>> BEGIN Data in this exercise

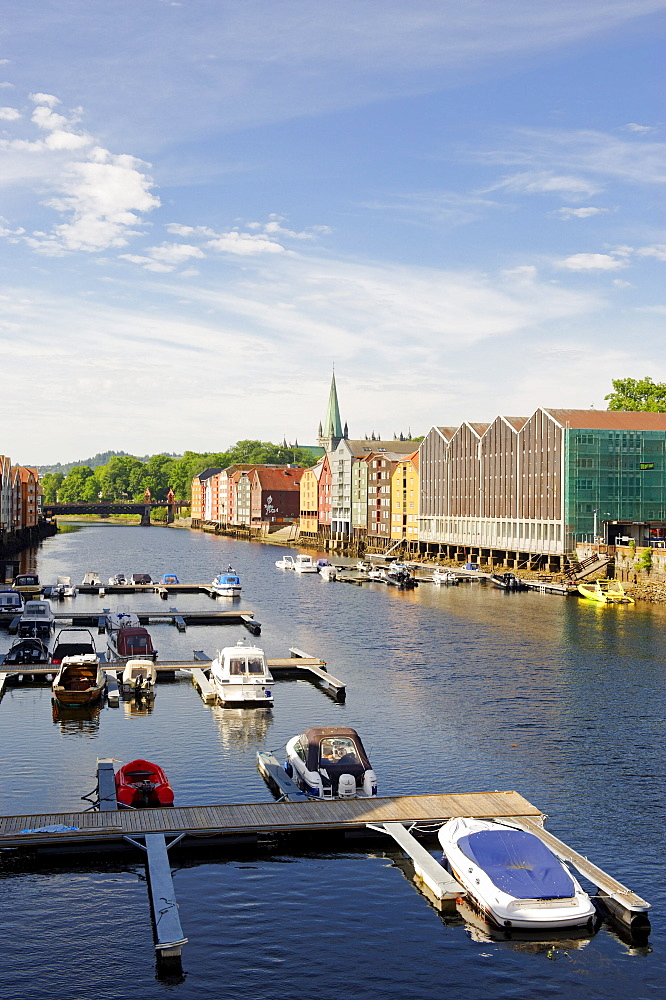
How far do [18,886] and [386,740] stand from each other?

>> END Data in this exercise
>> BEGIN Data in this exercise

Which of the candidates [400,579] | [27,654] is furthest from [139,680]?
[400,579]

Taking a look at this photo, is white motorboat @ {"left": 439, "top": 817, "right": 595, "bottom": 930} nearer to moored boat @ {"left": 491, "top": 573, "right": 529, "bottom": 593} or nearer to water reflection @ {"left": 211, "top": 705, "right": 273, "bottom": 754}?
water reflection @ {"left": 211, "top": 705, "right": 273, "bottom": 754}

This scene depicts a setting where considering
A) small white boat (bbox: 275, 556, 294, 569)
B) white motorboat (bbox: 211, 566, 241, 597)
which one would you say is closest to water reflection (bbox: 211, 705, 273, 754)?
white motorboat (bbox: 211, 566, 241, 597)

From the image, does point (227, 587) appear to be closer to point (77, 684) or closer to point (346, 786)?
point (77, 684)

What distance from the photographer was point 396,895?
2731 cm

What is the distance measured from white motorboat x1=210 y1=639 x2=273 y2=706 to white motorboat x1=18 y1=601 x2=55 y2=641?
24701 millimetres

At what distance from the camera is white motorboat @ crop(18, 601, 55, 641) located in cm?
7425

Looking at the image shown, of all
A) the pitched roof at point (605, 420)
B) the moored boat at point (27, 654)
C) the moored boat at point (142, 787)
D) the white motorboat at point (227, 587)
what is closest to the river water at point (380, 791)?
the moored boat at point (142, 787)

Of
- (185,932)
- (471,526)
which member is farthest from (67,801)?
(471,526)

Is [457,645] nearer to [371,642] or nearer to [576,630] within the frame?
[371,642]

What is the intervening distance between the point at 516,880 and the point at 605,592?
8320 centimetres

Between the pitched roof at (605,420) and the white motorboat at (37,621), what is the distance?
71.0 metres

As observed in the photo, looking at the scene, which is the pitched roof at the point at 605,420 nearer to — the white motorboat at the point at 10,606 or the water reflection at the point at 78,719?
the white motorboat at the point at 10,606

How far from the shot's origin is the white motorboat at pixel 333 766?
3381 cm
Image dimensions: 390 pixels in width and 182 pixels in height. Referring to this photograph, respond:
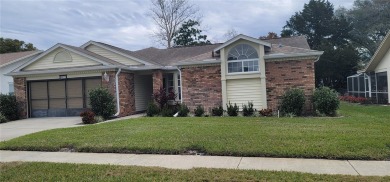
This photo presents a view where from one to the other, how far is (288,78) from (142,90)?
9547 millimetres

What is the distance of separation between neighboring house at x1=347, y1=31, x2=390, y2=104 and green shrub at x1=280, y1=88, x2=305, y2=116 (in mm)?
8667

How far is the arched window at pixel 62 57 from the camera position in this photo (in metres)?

>> END Data in this exercise

• Direction: Please copy the records from the line with "Is [457,645] nearer" to the line with "How far is the" verbatim, and leave out the pictures.

• Answer to the exercise:
Is [457,645] nearer to [371,642] or nearer to [576,630] within the frame?
[371,642]

What is the intervening distance between the point at 516,880 and the point at 605,592?
8320 centimetres

Between the pitched roof at (605,420) and the white motorboat at (37,621), what is the distance?
71.0 metres

As observed in the photo, looking at the scene, which is the pitched roof at the point at 605,420 nearer to — the white motorboat at the point at 10,606 or the water reflection at the point at 78,719?
the white motorboat at the point at 10,606

How far from the shot's origin is the white motorboat at pixel 333 766?
3381 cm
Image dimensions: 390 pixels in width and 182 pixels in height. Referring to this photograph, respond:
This photo presents a view where from one to the other, how far is (288,78) from (142,90)?
9547 millimetres

What is the distance of separation between neighboring house at x1=347, y1=31, x2=390, y2=104 and green shrub at x1=280, y1=88, x2=305, y2=116 (in mm)?
8667

How far is the arched window at pixel 62 57 from the camera position in this photo (in metres)?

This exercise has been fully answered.